Data entries:
((
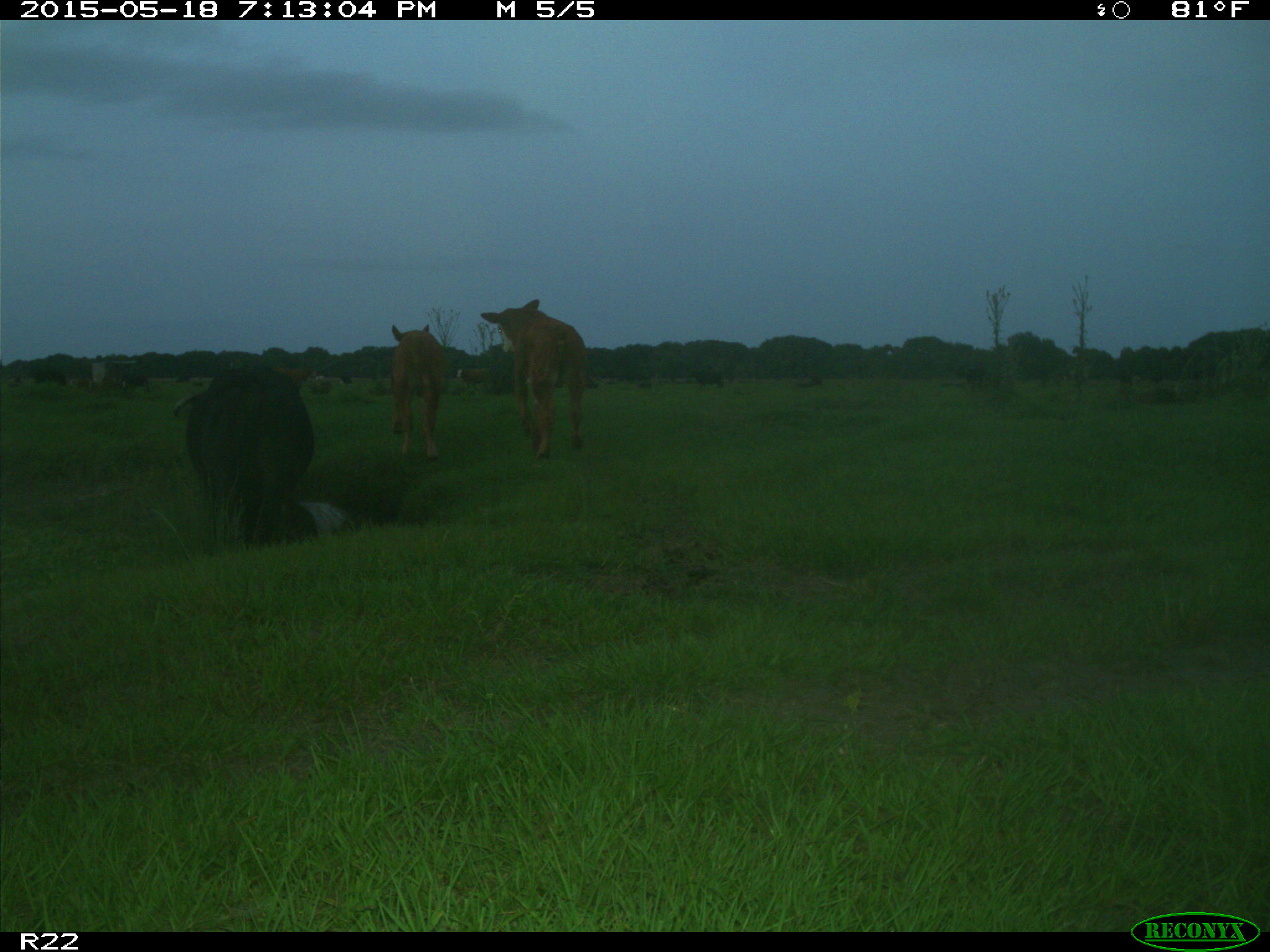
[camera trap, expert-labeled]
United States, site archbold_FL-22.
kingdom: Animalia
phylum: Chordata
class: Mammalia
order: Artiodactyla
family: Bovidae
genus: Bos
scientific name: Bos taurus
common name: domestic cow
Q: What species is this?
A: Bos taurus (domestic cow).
))
Exactly the lines from the one containing "United States, site archbold_FL-22." through the final line of the records above are needed, copied word for word.

Answer box »
United States, site archbold_FL-22.
kingdom: Animalia
phylum: Chordata
class: Mammalia
order: Artiodactyla
family: Bovidae
genus: Bos
scientific name: Bos taurus
common name: domestic cow
Q: What species is this?
A: Bos taurus (domestic cow).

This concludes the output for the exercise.